I’ve been, largely, hands-off with this experiment. It’s his work, and although I could probably have helped him make it much more visually impactful (heh) I let him design the presentation and experiment as much as possible. What I did was give him one of my old lab notebooks, which was fun (He was very impressed with the carbon paper, since he’d never seen it before) , teach him how the scientific method works, and talk to him about precision and accuracy.

As I was reading his final write-up, I was amused to read this statement:

Yeast is a fungus used to make carbon dioxide and alcohol, which makes bread fluffy which is caused by the carbon dioxide. It a single organism and reproduces using the buddy system. The alcohol is used to ferment beer.

Well, ok. Close enough?

If you’d like to replicate his experiment, I’ve included a recipe for the positive control bread (nummy!) and negative control (great for boat anchors or building bricks). I’ve included some of his comments on the results and his conclusion.

Control loaf: flour, yeast, salt, sugar, water

Negative control loaf: no yeast, flour, sugar, water, and salt

Ingredients in control:

  • 12 oz all-purpose flour
  • 8 oz water (warm)
  • 2 1/4 tsp yeast
  • 2 tsp sugar
  • 1 tsp salt

Put the yeast in the warm water along with the sugar, and let this sit for about ten minutes (proofing). Then mix in the flour, 4 oz at a time, adding the salt in after the first measure of the flour.

Turn the kneaded dough ball into an oiled bowl, making sure the dough is coated. Allow to rise for 45 minutes (we timed everything to make sure both doughs were treated the same). Punch down, shape into a loaf, and allow to rise in the pan for another 30 minutes. Bake at 350 F for 50 minutes.
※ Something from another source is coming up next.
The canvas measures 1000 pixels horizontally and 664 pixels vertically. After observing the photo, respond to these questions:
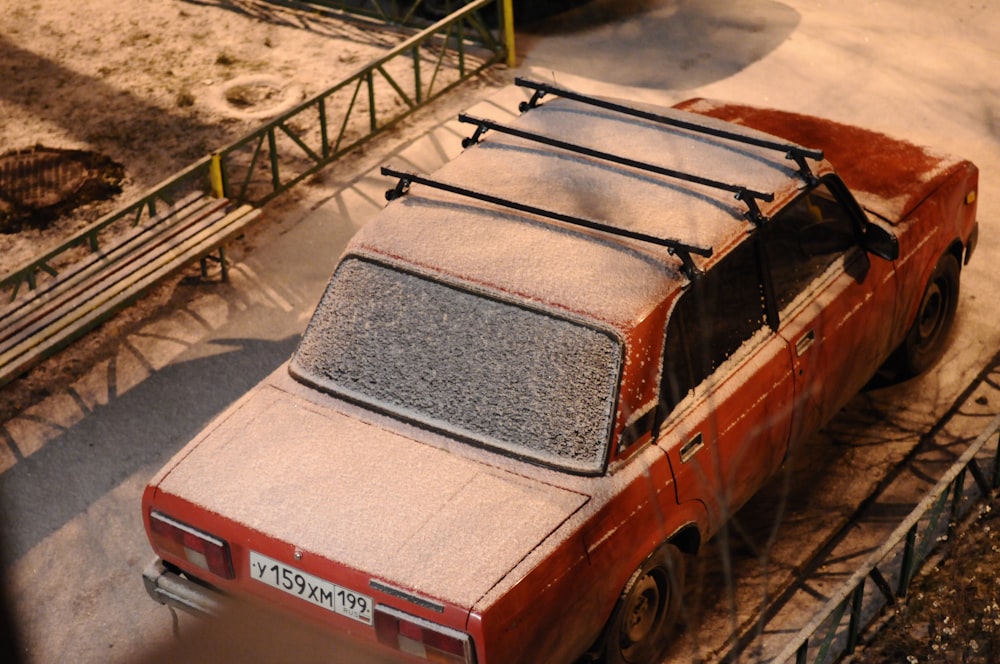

On the left is the positive control dough, the negative control is in the larger bowl on the right.
After 45 minutes on the countertop, the positive control dough is showing the action of the yeast, while the negative control is the same size.
negative and positive: baked for the same time at the same temperature. We were interested that the negative didn’t brown up.

The texture of the control was better than the negative because the carbon dioxide from the farts and burps cased the bread to inflate the batter or dough.

Fluffy bread, and solid yucky stuff.

 

The control that has yeast was fluffy and soft and looked like bread
The negative control looked like clay and was hard on the inside and gooey in the inside.